--- Provided data Enclosed Below ---

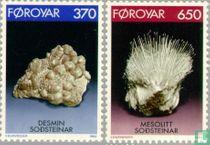 1992 Minerals (FAR 71)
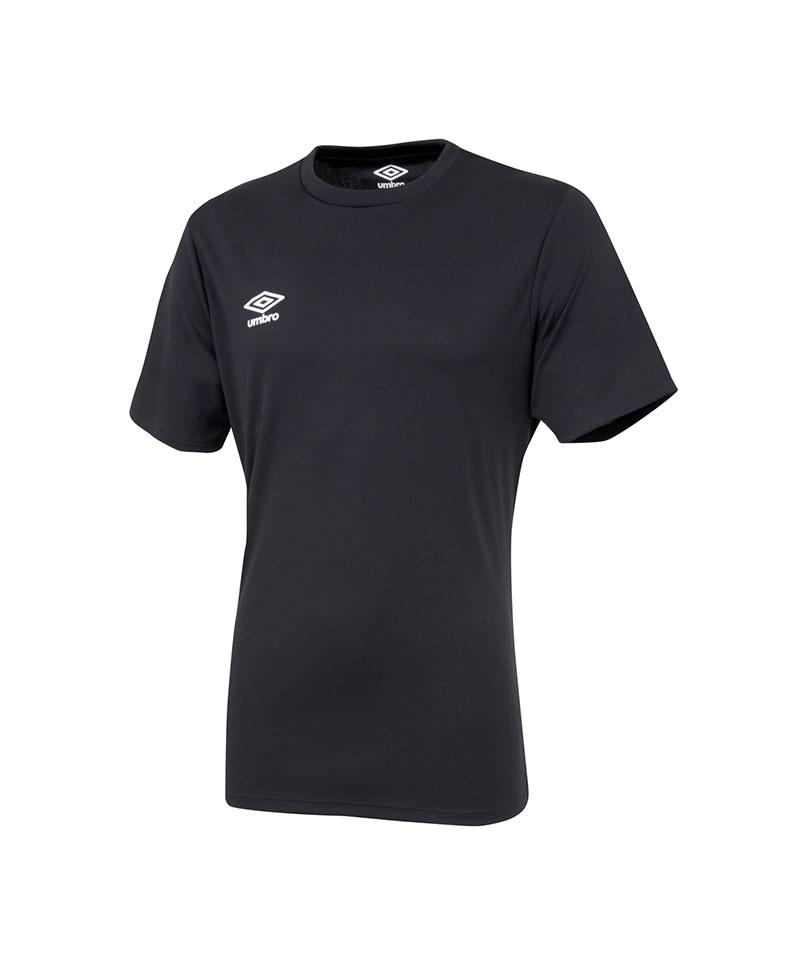 Umbro Club Jersey Trikot kurzarm Kids Schwarz F060 - schwarz
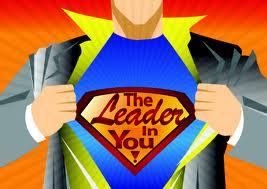 Leadership - 7 minciuni pe care nu trebuie să le mai credem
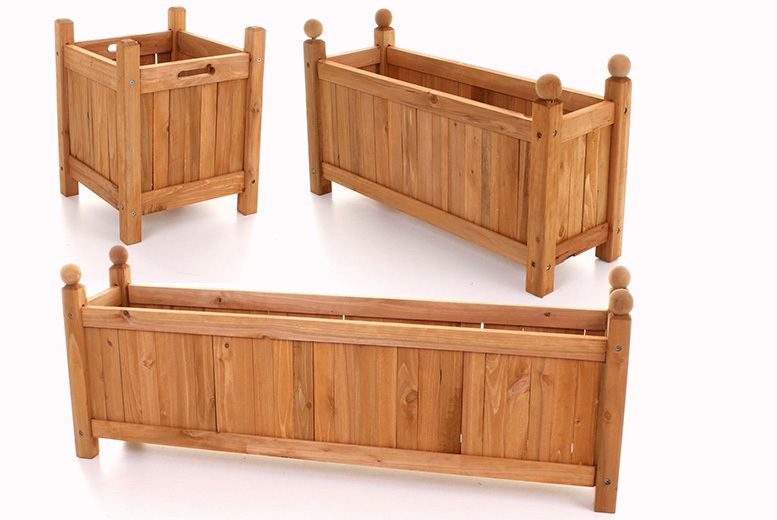 Contemporary Wooden Planter – 3 Sizes! from £12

--- End of Enclosed Provided data ---

## Work instruction
Retype the listing exactly. Skip every picture.

## Answer space
 1992 Minerals (FAR 71)
 Umbro Club Jersey Trikot kurzarm Kids Schwarz F060 - schwarz
 Leadership - 7 minciuni pe care nu trebuie să le mai credem
 Contemporary Wooden Planter – 3 Sizes! from £12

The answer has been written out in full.